Thursday, February 22, 2007

The People's Public Transportation

Speaking of graphic design, we wrote a little bit last summer about the somewhat incongruous outbursts of Aryan pride we'd been noticing around town. The explanation we got was that the swastika lacks any sort of historical resonance here, and is considered by a lot of people to be just a cool-looking symbol. Fair enough, we said. We're pretty sure that any Mexican making a sincere attempt to join the neo-Nazis would probably receive a polite rejection and maybe a short pamphlet in Spanish laying out the basic philosophy of National Socialism.

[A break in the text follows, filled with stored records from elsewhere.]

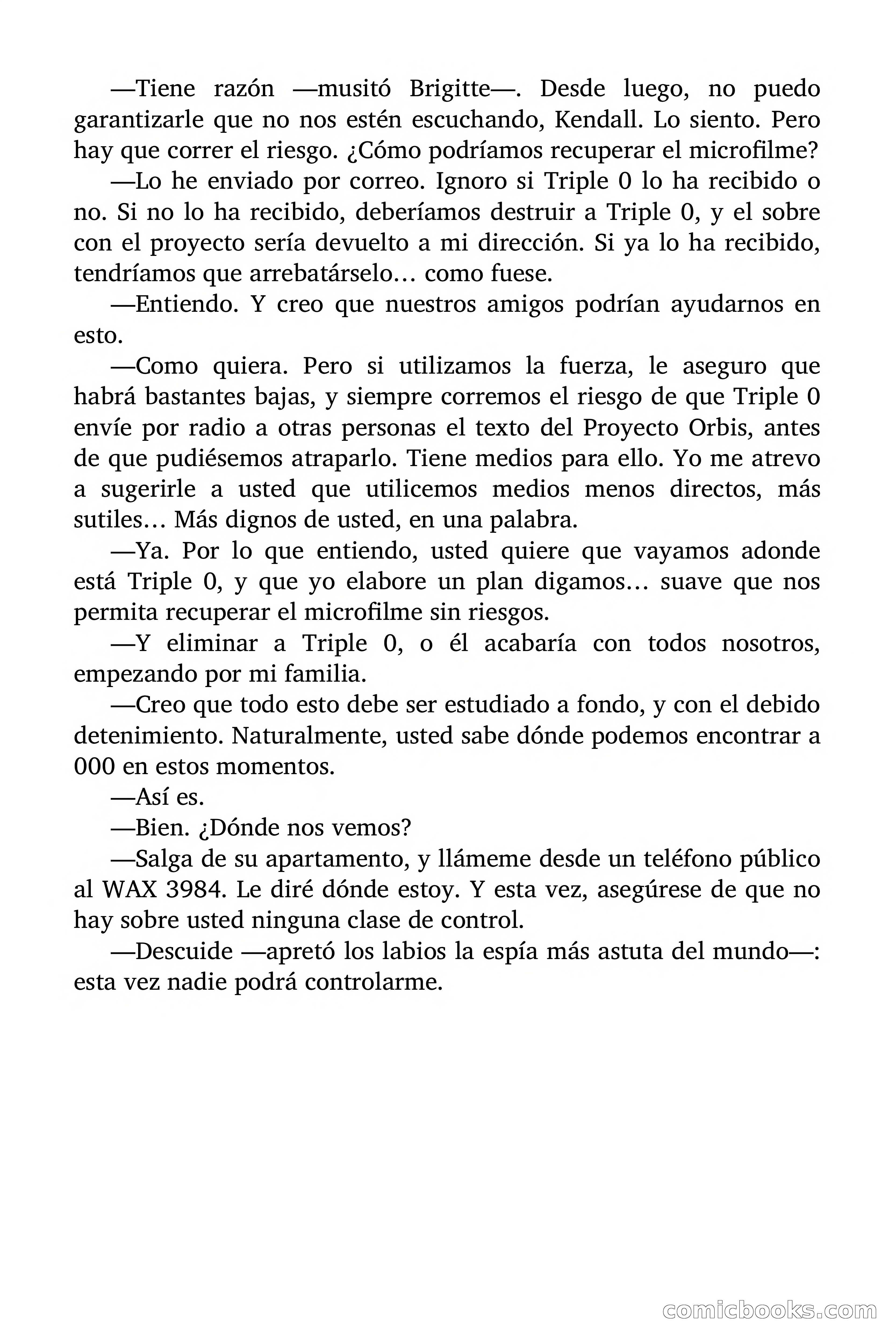 —Tiene razón —musitó Brigitte—. Desde luego, no puedo garantizarle que no nos estén escuchando, Kendall. Lo siento. Pero hay que correr el riesgo. ¿Cómo podríamos recuperar el microfilme?

—Lo he enviado por correo. Ignoro si Triple 0 lo ha recibido o no. Si no lo ha recibido, deberíamos destruir a Triple 0, y el sobre con el proyecto sería devuelto a mi dirección. Si ya lo ha recibido, tendríamos que arrebatárselo… como fuese.

—Entiendo. Y creo que nuestros amigos podrían ayudarnos en esto.

—Como quiera. Pero si utilizamos la fuerza, le aseguro que habrá bastantes bajas, y siempre corremos el riesgo de que Triple 0 envíe por radio a otras personas el texto del Proyecto Orbis, antes de que pudiésemos atraparlo. Tiene medios para ello. Yo me atrevo a sugerirle a usted que utilicemos medios menos directos, más sutiles… Más dignos de usted, en una palabra.

—Ya. Por lo que entiendo, usted quiere que vayamos adonde está Triple 0, y que yo elabore un plan digamos… suave que nos permita recuperar el microfilme sin riesgos.

—Y eliminar a Triple 0, o él acabaría con todos nosotros, empezando por mi familia.

—Creo que todo esto debe ser estudiado a fondo, y con el debido detenimiento. Naturalmente, usted sabe dónde podemos encontrar a 000 en estos momentos.

—Así es.

—Bien. ¿Dónde nos vemos?

—Salga de su apartamento, y llámeme desde un teléfono público al WAX 3984. Le diré dónde estoy. Y esta vez, asegúrese de que no hay sobre usted ninguna clase de control.

—Descuide —apretó los labios la espía más astuta del mundo—: esta vez nadie podrá controlarme.

comicbooks.com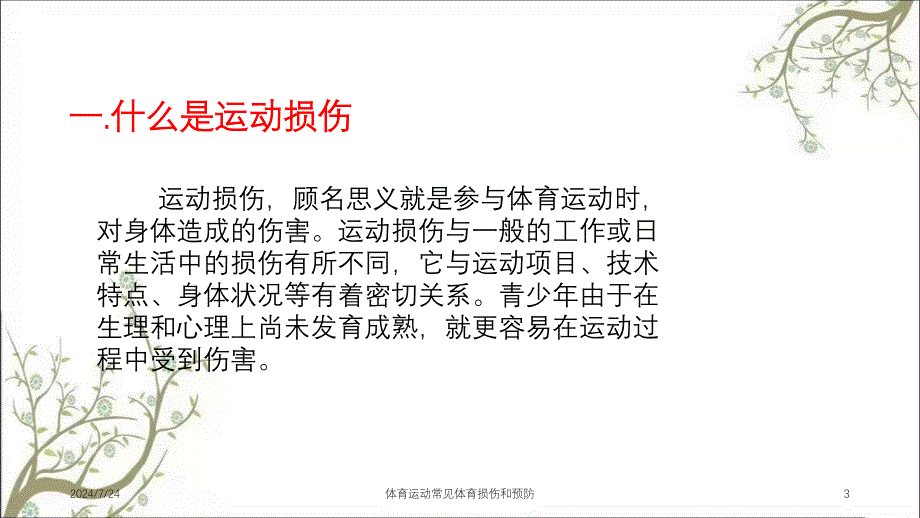 一.什么是运动损伤

运动损伤，顾名思义就是参与体育运动时，对身体造成的伤害。运动损伤与一般的工作或日常生活中的损伤有所不同，它与运动项目、技术特点、身体状况等有着密切关系。青少年由于在生理和心理上尚未发育成熟，就更容易在运动过程中受到伤害。

2024/7/24
体育运动常见体育损伤和预防
3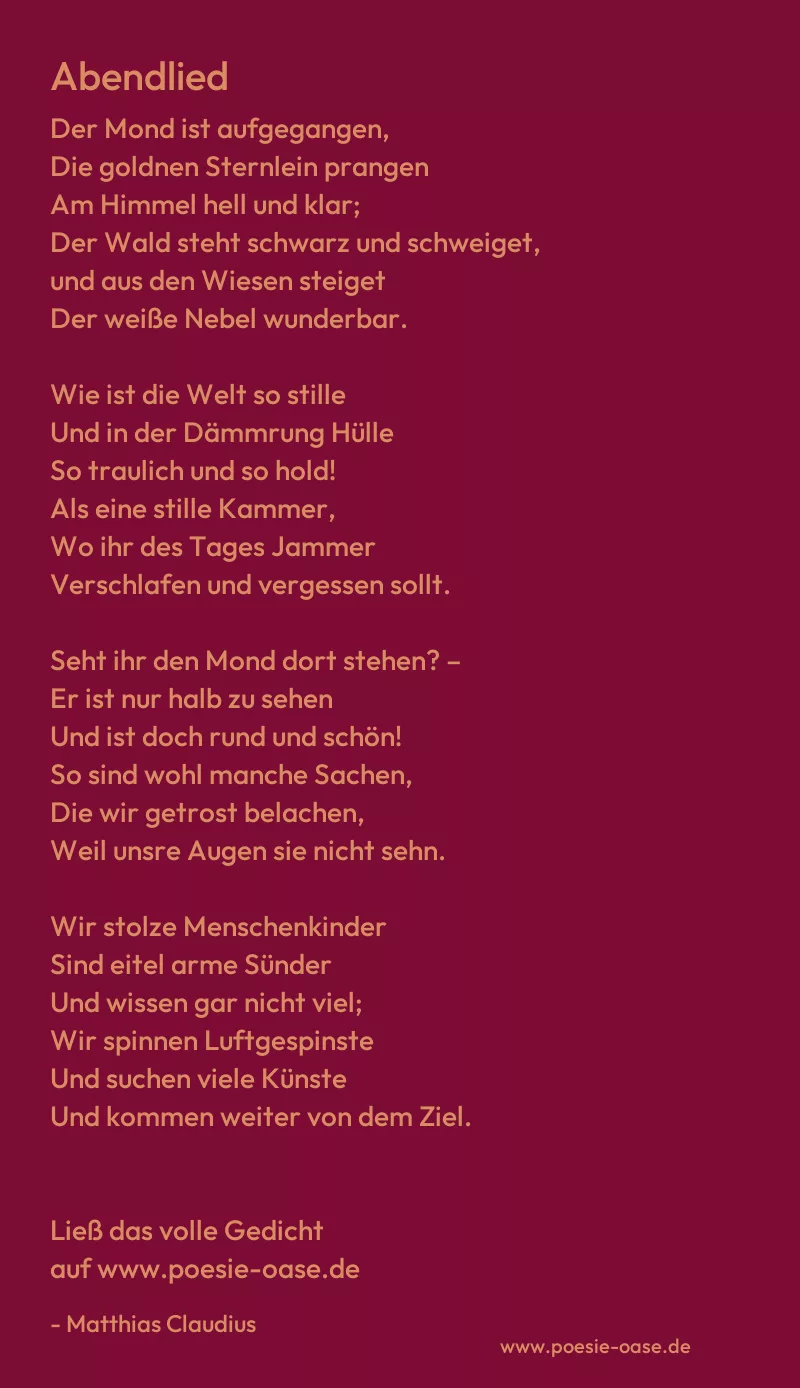 Abendlied

Der Mond ist aufgegangen,
Die goldnen Sternlein prangen
Am Himmel hell und klar;
Der Wald steht schwarz und schweiget,
und aus den Wiesen steiget
Der weiße Nebel wunderbar.

Wie ist die Welt so stille
Und in der Dämmrung Hülle
So traulich und so hold!
Als eine stille Kammer,
Wo ihr des Tages Jammer
Verschlafen und vergessen sollt.

Seht ihr den Mond dort stehen? –
Er ist nur halb zu sehen
Und ist doch rund und schön!
So sind wohl manche Sachen,
Die wir getrost belachen,
Weil unsre Augen sie nicht sehn.

Wir stolze Menschenkinder
Sind eitel arme Sünder
Und wissen gar nicht viel;
Wir spinnen Luftgespinste
Und suchen viele Künste
Und kommen weiter von dem Ziel.

Ließ das volle Gedicht
auf www.poesie-oase.de

- Matthias Claudius

www.poesie-oase.de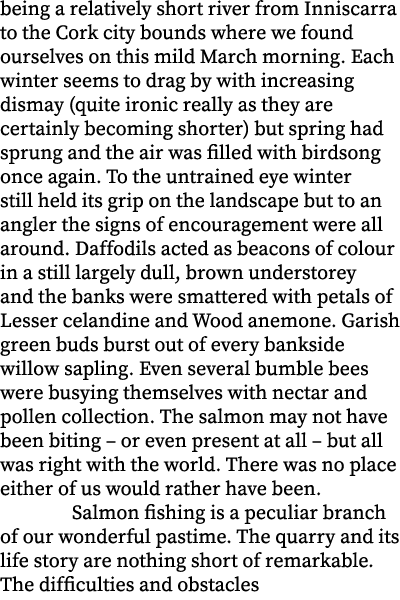 being a relatively short river from Inniscarra to the Cork city bounds where we found ourselves on this mild March morning. Each winter seems to drag by with increasing dismay (quite ironic really as they are certainly becoming shorter) but spring had sprung and the air was filled with birdsong once again. To the untrained eye winter still held its grip on the landscape but to an angler the signs of encouragement were all around. Daffodils acted as beacons of colour in a still largely dull, brown understorey and the banks were smattered with petals of Lesser celandine and Wood anemone. Garish green buds burst out of every bankside willow sapling. Even several bumble bees were busying themselves with nectar and pollen collection. The salmon may not have been biting – or even present at all – but all was right with the world. There was no place either of us would rather have been.

Salmon fishing is a peculiar branch of our wonderful pastime. The quarry and its life story are nothing short of remarkable. The difficulties and obstacles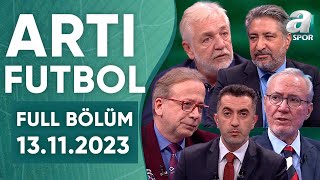 ARTI FUTBOL

FULL BÖLÜM
13.11.2023

a SPOR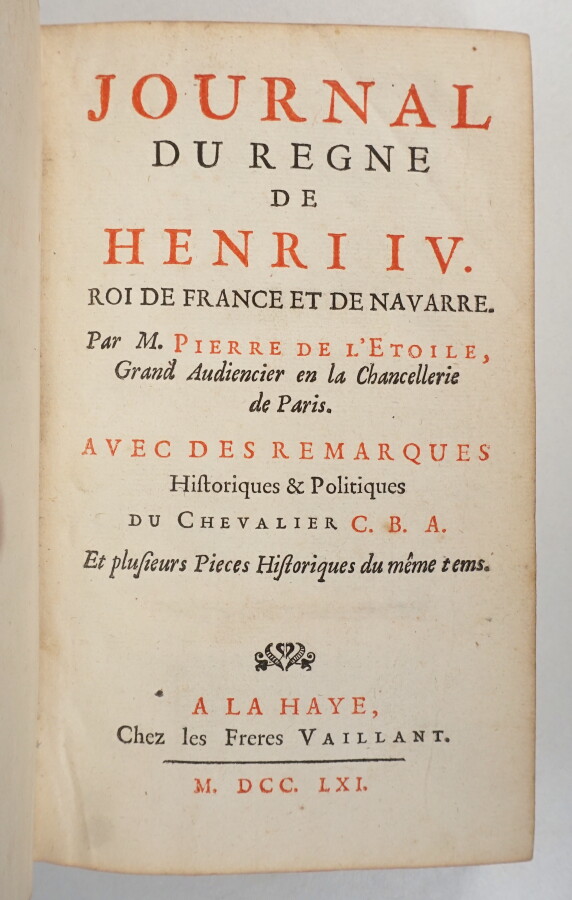 JOURNAL
DU REGNE
DE
HENRI IV.
ROI DE FRANCE ET DE NAVARRE.

Par M. PIERRE DE L'ETOILE, Grand Audiencier en la Chancellerie de Paris.

AVEC DES REMARQUES Historiques & Politiques DU CHEVALIER C. B. A.

Et plusieurs Pieces Historiques du même tems.

A LA HAYE,
Chez les Freres VAILLANT.

M. DCC. LXI.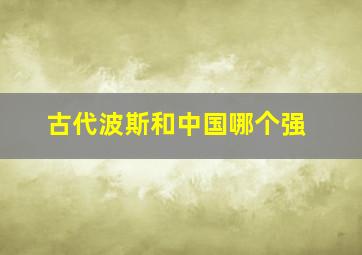 古代波斯和中国哪个强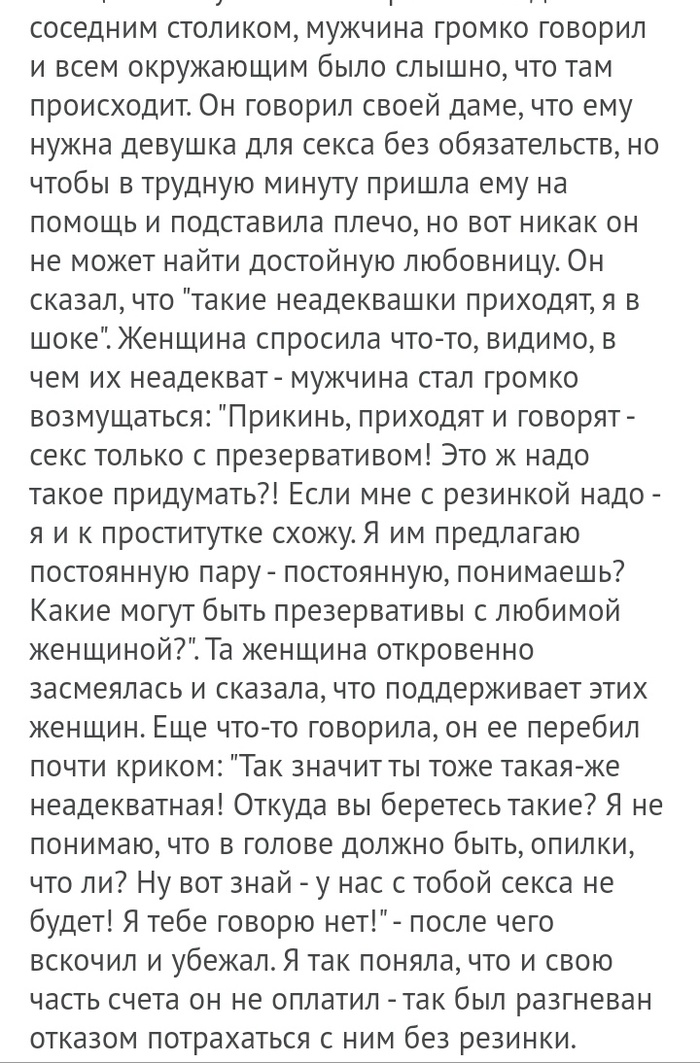 соседним столиком, мужчина громко говорил и всем окружающим было слышно, что там происходит. Он говорил своей даме, что ему нужна девушка для секса без обязательств, но чтобы в трудную минуту пришла ему на помощь и подставила плечо, но вот никак он не может найти достойную любовницу. Он сказал, что "такие неадеквашки приходят, я в шоке". Женщина спросила что-то, видимо, в чем их неадекват - мужчина стал громко возмущаться: "Прикинь, приходят и говорят - секс только с презервативом! Это ж надо такое придумать?! Если мне с резинкой надо - я и к проститутке схожу. Я им предлагаю постоянную пару - постоянную, понимаешь? Какие могут быть презервативы с любимой женщиной?". Та женщина откровенно засмеялась и сказала, что поддерживает этих женщин. Еще что-то говорила, он ее перебил почти криком: "Так значит ты тоже такая-же неадекватная! Откуда вы беретесь такие? Я не понимаю, что в голове должно быть, опилки, что ли? Ну вот знай - у нас с тобой секса не будет! Я тебе говорю нет!" - после чего вскочил и убежал. Я так поняла, что и свою часть счета он не оплатил - так был разгневан отказом потрахаться с ним без резинки.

But here's another thing that's caught our eye recently. Queretaro doesn't have a municipal bus system. Instead, there's an enormous fleet of privately-owned "taxibuses" which race through the narrow, winding streets at murderous speeds competing for passengers - for which they get paid on a headcount basis. It's Darwinism at its finest, including the part about the weak dying off. Hitler would have approved. Anyway, some of the buses (a small minority, but enough that we've noticed it) sport a fairly large decal like the one shown here. (Forgive the crude mock-up....we never seem to have our camera with us when we see this.) It's a Volkswagen logo set inside a gear, nestled on top of a swastika. This is, in itself, odd, since the buses are not Volkswagens - or even Fords - but usually Chevrolets. What really unnerves us is the legend "Ein Reich."

We've got no explanation for this, and would welcome any information, not just about the taxibuses, but about the image itself, which is obviously mass-produced but for which we can find nothing on the internets. (And if you've stumbled upon this page because you were searching for the word "Nazi," I'm six feet tall, with blonde hair and blue eyes. So you can talk to me.)

2 comments:

Anonymous said...

What you said it's true, people here don't have an idea of what was the mission of the Nazi party, neither the meaning of the swastika for the nazis, since the swastika is an old symbol with many meanings.

Mexico fought in the WWII, but the war has not the same meaning for us than for French or US, it was a payback war because a german sub destroyed two mexican boats.

People in Mexico do think Hitler was mad and evil, don't support his ideals, but don't understand german.

Burro Hall said...

I'm not sure fluency in German is required in order to get the whole whole "Nazis=Bad" thing. Especially, as you say, when the only reason Mexico entered the war was because it was directly attacked by Germany.